Try it -> One number is the whole answer: how many lines of the records include "site".

Entries provided ->
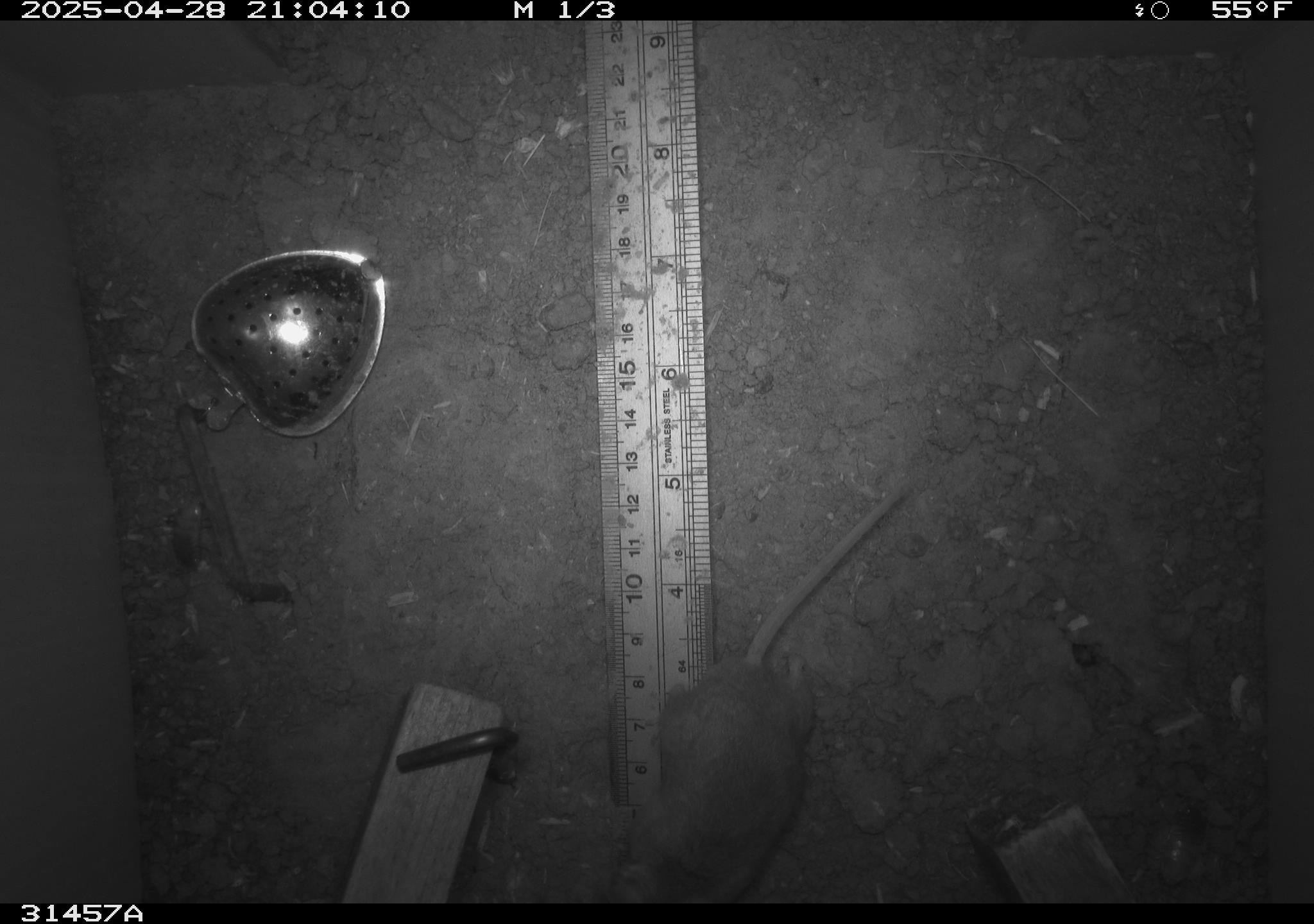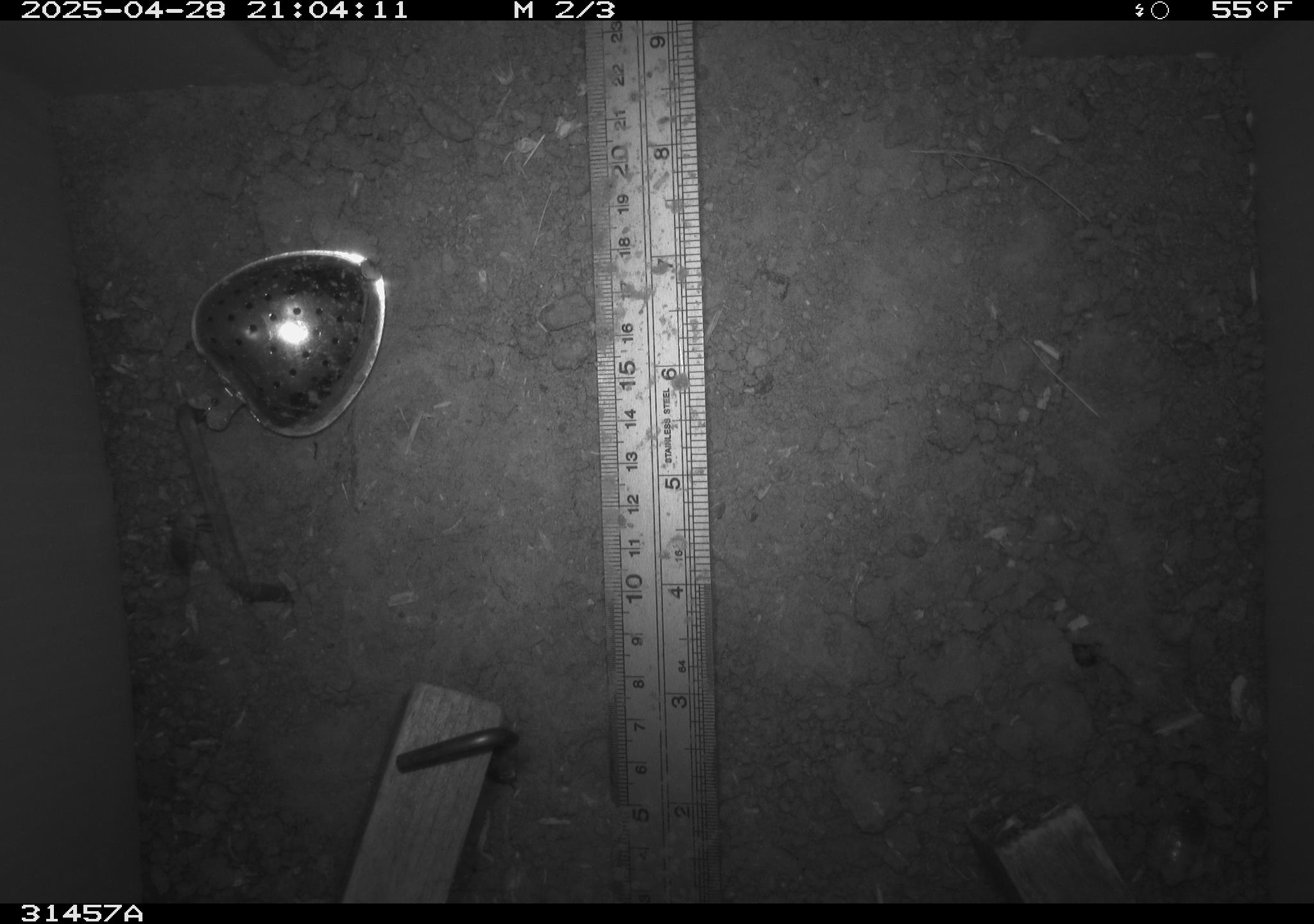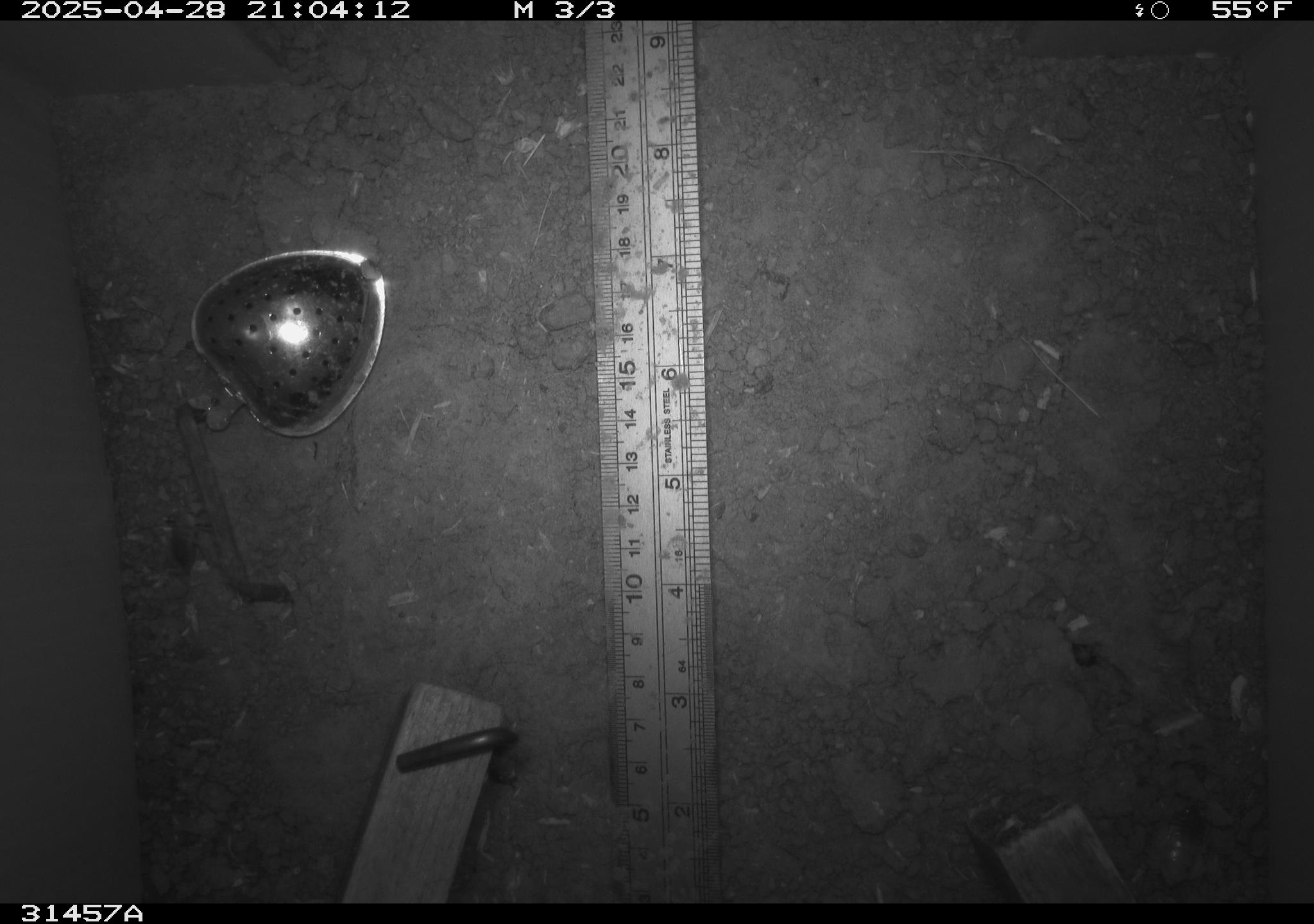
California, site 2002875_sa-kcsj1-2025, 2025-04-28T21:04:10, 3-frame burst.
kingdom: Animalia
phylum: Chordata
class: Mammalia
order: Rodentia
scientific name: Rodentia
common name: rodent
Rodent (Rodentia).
--
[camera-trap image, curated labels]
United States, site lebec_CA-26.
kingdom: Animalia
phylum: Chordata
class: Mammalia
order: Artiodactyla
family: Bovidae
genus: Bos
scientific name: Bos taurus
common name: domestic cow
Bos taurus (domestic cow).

Output of the exercise -> 2